The gap will be narrower. As I said the routing delays become similar to the logic delay. I'll run some tests next week.
America and Europe are getting closer to each other each year by continental drift...

That in itself doesn't mean much. Let us hear about your test results, any progress is good. But right now it doesn't sound like a convincing approach to have a more expensive product which has less processing power than your competition and then trying to solve this by putting in a more expensive component.
Yup, we have a HD capable graphics card with dedicated blitter, and ~ 060 performance (sans MMU and FPU) already.
That must be a very wide interpretation of "approximately". You have 28 MHz clock, the 060 at least 50 MHz. The 060 does simple instructions in one clock cycle and so do you. But the 060 can do a second simple instruction in the same clock cycle while you can't.
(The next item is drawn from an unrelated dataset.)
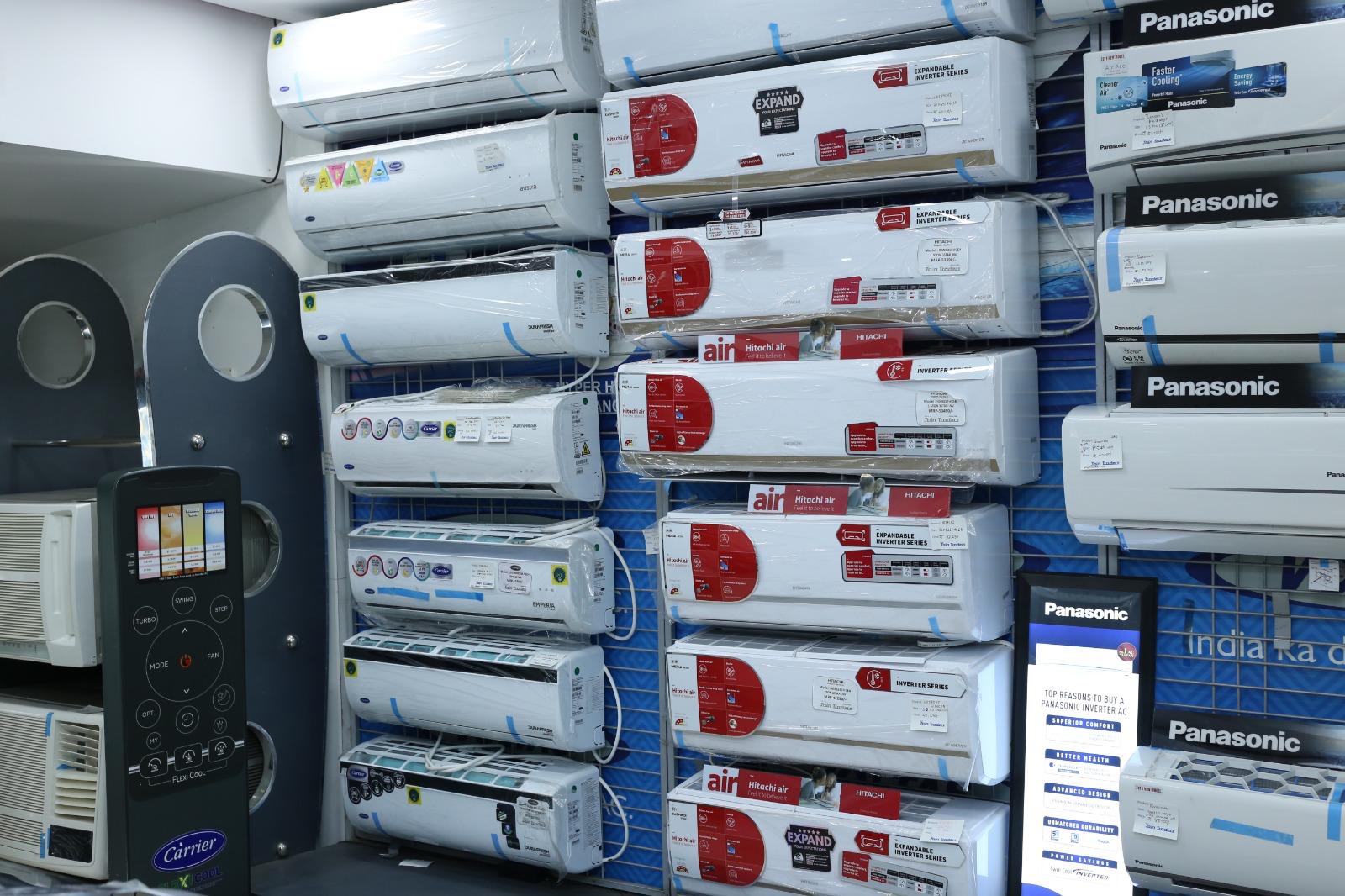 A Jain Traders team member helping a customer choose an appliance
The 060 has very good branch prediction and fast branches, you have none. The 060 has 32 bit wide buses, you still need to remove the 16 bit limitation. The 060 has fast caches, you still need to add those.
I estimate that you are currently in the 030 range of performance. If you manage to do the caches, the wider buses and improve the clock rate, you'll be entering 040ish performance. Still a long way to go as the apollo core is twice as fast as an 060 right now and still improving. Let's hear your adoom fps, Riva playback, mp3 decoding and how they are improving while you are making the core faster. For us the adoom fps is a standard test because it is more interesting than just some sysinfo MIPS.
BTW, does the fact that you didn't say anything about the offer to try to maintain compatibility between the apollo core and the fpgaarcade's implementation of AGA and 68k that you are going to consider it?